For more details on how to develop a component, see the corresponding tutorial, especially the part on debugging.

Basic Run

The basic run command we use (assuming that we want to run the keboola-test.ex-docs-tutorial component) is as follows:

docker run --volume=/user/johndoe/data/:/data --memory=4000m --net=bridge -e KBC_RUNID=123456789 -e KBC_PROJECTID=123 -e KBC_DATADIR=/data/ -e KBC_CONFIGID=test-123 quay.io/keboola/keboola-test.ex-docs-tutorial

The --volume parameter ensures the /data/ folder will be mounted into the image. This is used to inject the input data and configuration into the image. Make sure not to put any spaces around the : character.

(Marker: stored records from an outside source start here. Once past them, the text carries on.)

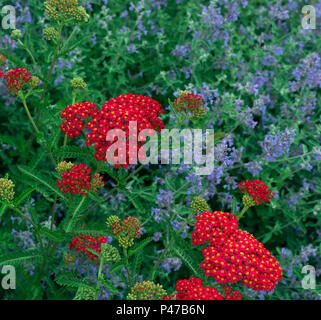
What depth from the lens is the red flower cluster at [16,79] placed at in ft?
11.5

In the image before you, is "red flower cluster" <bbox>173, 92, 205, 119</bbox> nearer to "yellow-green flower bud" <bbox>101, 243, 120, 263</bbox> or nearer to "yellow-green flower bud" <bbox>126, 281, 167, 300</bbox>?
"yellow-green flower bud" <bbox>101, 243, 120, 263</bbox>

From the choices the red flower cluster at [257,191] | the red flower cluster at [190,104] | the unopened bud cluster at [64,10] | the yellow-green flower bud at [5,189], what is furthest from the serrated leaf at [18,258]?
the unopened bud cluster at [64,10]

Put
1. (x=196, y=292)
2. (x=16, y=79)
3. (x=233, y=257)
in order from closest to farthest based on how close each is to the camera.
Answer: (x=196, y=292), (x=233, y=257), (x=16, y=79)

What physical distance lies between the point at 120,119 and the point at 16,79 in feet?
3.52

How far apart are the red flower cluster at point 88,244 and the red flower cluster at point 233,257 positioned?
0.81m

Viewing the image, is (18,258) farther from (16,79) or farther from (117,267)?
(16,79)

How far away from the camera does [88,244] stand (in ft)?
11.3

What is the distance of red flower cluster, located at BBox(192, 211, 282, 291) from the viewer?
119 inches

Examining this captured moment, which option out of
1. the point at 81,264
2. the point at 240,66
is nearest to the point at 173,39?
the point at 240,66

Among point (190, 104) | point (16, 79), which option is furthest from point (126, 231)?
point (16, 79)

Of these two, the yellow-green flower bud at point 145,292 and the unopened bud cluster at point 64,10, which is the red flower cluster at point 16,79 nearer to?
the unopened bud cluster at point 64,10

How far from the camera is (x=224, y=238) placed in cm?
317

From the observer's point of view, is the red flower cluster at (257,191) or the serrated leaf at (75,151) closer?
the serrated leaf at (75,151)

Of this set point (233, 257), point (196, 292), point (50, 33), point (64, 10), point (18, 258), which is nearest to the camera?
point (196, 292)
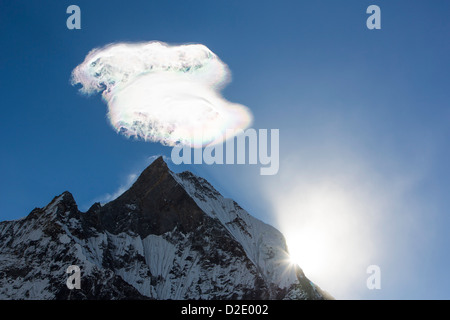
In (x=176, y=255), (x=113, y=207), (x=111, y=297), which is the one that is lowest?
(x=111, y=297)

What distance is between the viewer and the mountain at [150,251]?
459 feet

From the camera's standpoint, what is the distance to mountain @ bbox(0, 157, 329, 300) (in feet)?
459

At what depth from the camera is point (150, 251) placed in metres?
173

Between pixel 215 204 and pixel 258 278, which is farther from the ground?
pixel 215 204

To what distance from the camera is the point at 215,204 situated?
197375 mm
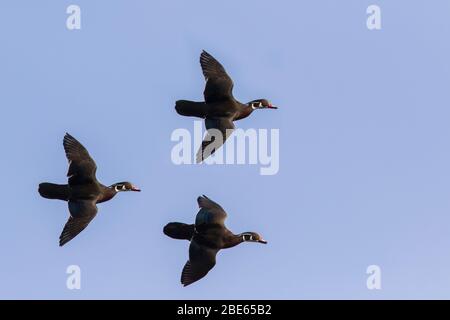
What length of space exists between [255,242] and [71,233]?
11.6ft

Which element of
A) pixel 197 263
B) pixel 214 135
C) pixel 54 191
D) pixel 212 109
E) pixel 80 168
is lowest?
pixel 197 263

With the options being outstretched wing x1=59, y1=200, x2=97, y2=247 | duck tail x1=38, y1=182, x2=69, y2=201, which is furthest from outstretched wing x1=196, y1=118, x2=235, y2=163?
duck tail x1=38, y1=182, x2=69, y2=201

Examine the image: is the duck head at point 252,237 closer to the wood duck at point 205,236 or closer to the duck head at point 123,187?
the wood duck at point 205,236

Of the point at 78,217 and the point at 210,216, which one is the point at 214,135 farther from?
the point at 78,217

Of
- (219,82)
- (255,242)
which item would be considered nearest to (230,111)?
(219,82)

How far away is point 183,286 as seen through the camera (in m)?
25.6

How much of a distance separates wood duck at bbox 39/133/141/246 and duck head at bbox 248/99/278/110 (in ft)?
11.1

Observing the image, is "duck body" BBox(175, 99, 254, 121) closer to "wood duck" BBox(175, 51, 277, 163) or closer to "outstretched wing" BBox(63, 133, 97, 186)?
"wood duck" BBox(175, 51, 277, 163)

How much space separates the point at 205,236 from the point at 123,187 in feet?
7.45

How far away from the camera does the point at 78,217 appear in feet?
87.4

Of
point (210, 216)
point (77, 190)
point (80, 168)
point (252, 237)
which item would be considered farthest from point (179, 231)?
point (80, 168)

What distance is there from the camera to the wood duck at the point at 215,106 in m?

The --memory and --net parameters are component limits and are specified in the Developer Portal.

The -e parameters define environment variables. When entering environment variables on the command line, do not put any spaces around the = character.

Test

Download our sample data folder, extract it into your host folder, and run this command:

docker run --volume=/user/johndoe/data/:/data --memory=4000m --net=bridge -e KBC_RUNID=123456789 -e KBC_PROJECTID=123 -e KBC_DATADIR=/data/ -e KBC_CONFIGID=test-123 quay.io/keboola/keboola-test.ex-docs-tutorial

You should see the following output:

All done

Environment variables:
KBC_RUNID: 123456789
KBC_PROJECTID: 123
KBC_DATADIR: /data/
KBC_CONFIGID: test-123

In addition, the destination.csv file will be created in your host folder in the data/out/tables/ folder, with the following contents:

number,someText,double_number
10,ab,20
20,cd,40
25,ed,50
26,fg,52
30,ij,60

If you encounter any errors, you can run the image interactively:

docker run --volume=/user/johndoe/data/:/data --memory=4000m --net=bridge -e KBC_RUNID=123456789 -e KBC_PROJECTID=123 -e KBC_DATADIR=/data/ -e KBC_CONFIGID=test-123 -i -t --entrypoint=/bin/bash quay.io/keboola/keboola-test.ex-docs-tutorial

Then you can inspect the container with standard OS (CentOS) commands and/or run the script manually with php /home/main.php.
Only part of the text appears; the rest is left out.